People stop by casually—while running errands, during weekend browsing, without a specific purpose. They scan shelves, pick things up on impulse, and move on. These are not beauty enthusiasts or tourists. They are ordinary American consumers in ordinary moments.
And in that context, Japanese cosmetics are now present.
Presence Means Commercial Viability
In terms of volume, the difference is still clear: if Korean cosmetics occupy “10,” Japanese products account for perhaps “1 to 1.5.” Grouped together, they may appear simply as “Asian beauty” to the average consumer.
Even so, they are undeniably there.
Some may interpret this as a distribution failure—products ending up in off-price channels. But retail, even at discounted levels, is still business. Products that do not sell are not stocked. Being placed on these shelves means they are expected to move.
In fact, when I revisited the same store later, certain items had already sold out.
Placement is not incidental. It is a signal of demand.
Entering a Market Cultivated by K-Beauty
To understand this shift, one cannot ignore the role of K-Beauty.
Over the past decade, Korean brands have successfully established “Asian skincare” as a recognizable category in the global market. Industry commentary increasingly suggests that after rapid expansion, both retailers and consumers are beginning to experience saturation—and are now seeking products perceived as more fundamental and trustworthy.
Within that transition, J-Beauty is starting to gain attention.
This is not a theoretical trend. It is observable on the ground in New York.
The Reinforcing Role of Japanese Food Culture
There is another critical context often overlooked: food.
Japanese cuisine is already deeply embedded in everyday life in New York. Beyond that, a recent surge in travel to Japan has exposed more Americans to convenience stores and drugstores firsthand. For many, Japanese drugstore cosmetics are no longer unfamiliar—they are remembered experiences.
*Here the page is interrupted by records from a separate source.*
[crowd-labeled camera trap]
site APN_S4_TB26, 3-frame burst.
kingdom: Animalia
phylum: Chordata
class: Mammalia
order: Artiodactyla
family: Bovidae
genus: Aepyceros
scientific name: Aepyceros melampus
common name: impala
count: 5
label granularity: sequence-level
At the same time, ingredients such as miso, soy, matcha, sake lees, and fermented foods are widely recognized as beneficial for health. This perception extends naturally.
If these ingredients are good for the body, then products containing them must also be good for the skin.
This is not a message that needs to be explained—it is intuitively understood.
Combined with accessible pricing and a perception of safety and reliability, the groundwork for acceptance has already been formed.
A Different Model of Brand Establishment
This raises a fundamental question.
Japanese companies often equate global success with entry into high-end channels—being stocked at Sephora, positioned at premium price points, or presented within controlled brand environments.
But what is happening at TJ Maxx and Marshalls suggests a different model entirely.
Products are picked up within daily routines, purchased casually, and sold through. This is not a loss of status. It is a form of integration—embedding into everyday life, becoming part of a habit.
And once a product becomes habitual, it is remarkably difficult for consumers to abandon it.
The Strategic Imperative: Subtraction, Not Addition
That said, there is a clear challenge.
At present, the reason for choosing Japanese products remains weak. If they are selected merely as part of a vague “Asian beauty” category, they will eventually be replaced by something else.
Japanese cosmetics often struggle with over-communication—too much information, too many functional claims, too many details that require interpretation.
Yet the direction forward is evident.
Ingredients connected to food—sake, barley, soy—are already understood at a sensory level. These words carry more immediate impact than complex chemical terminology. They trigger recognition before rational evaluation.
The solution is not to add more information, but to remove it.
What is needed is a branding structure that strips away excess and allows intuitive selection.
A Quiet but Definite Beginning
Japanese cosmetics are not inherently weak.
On the everyday shelves of New York, something is beginning—subtle, but unmistakable.
It is not yet a wave. But it is a a movement.